_Your instructions_: Everything from the line containing "Покемон: Современное поколение" to the last line of the material below must be retyped exactly, both ends included; skip the pictures.

_Data block_:
>>>

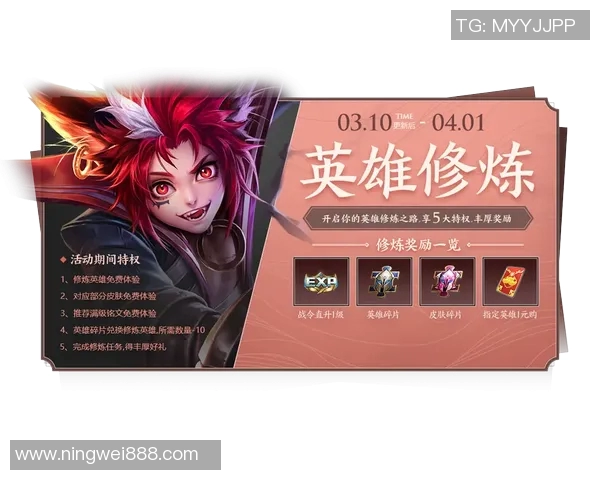 电竞新闻探讨王者荣耀LNG战队心理素质的变革与提升之路 电竞新闻探讨王者荣耀LNG战队心理素质的变革与提升之路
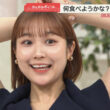 【画像】今日の松岡朱里さん　6.17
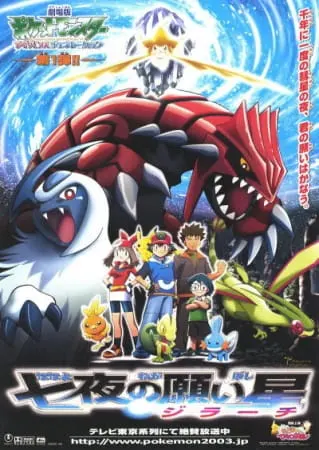 Покемон: Современное поколение — Джирачи исполнитель желаний / Pokemon Movie 06: Nanayo no Negaiboshi Jirachi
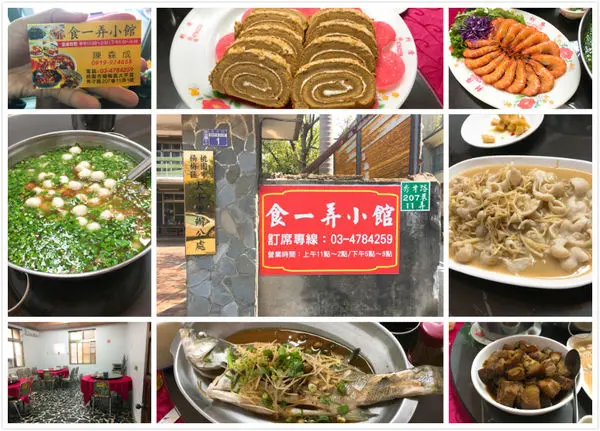 桃園楊梅區-食一弄小館-客家餐館*價格親民料多味美的實在美味*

<<<

_Result of the task_:
 Покемон: Современное поколение — Джирачи исполнитель желаний / Pokemon Movie 06: Nanayo no Negaiboshi Jirachi
 桃園楊梅區-食一弄小館-客家餐館*價格親民料多味美的實在美味*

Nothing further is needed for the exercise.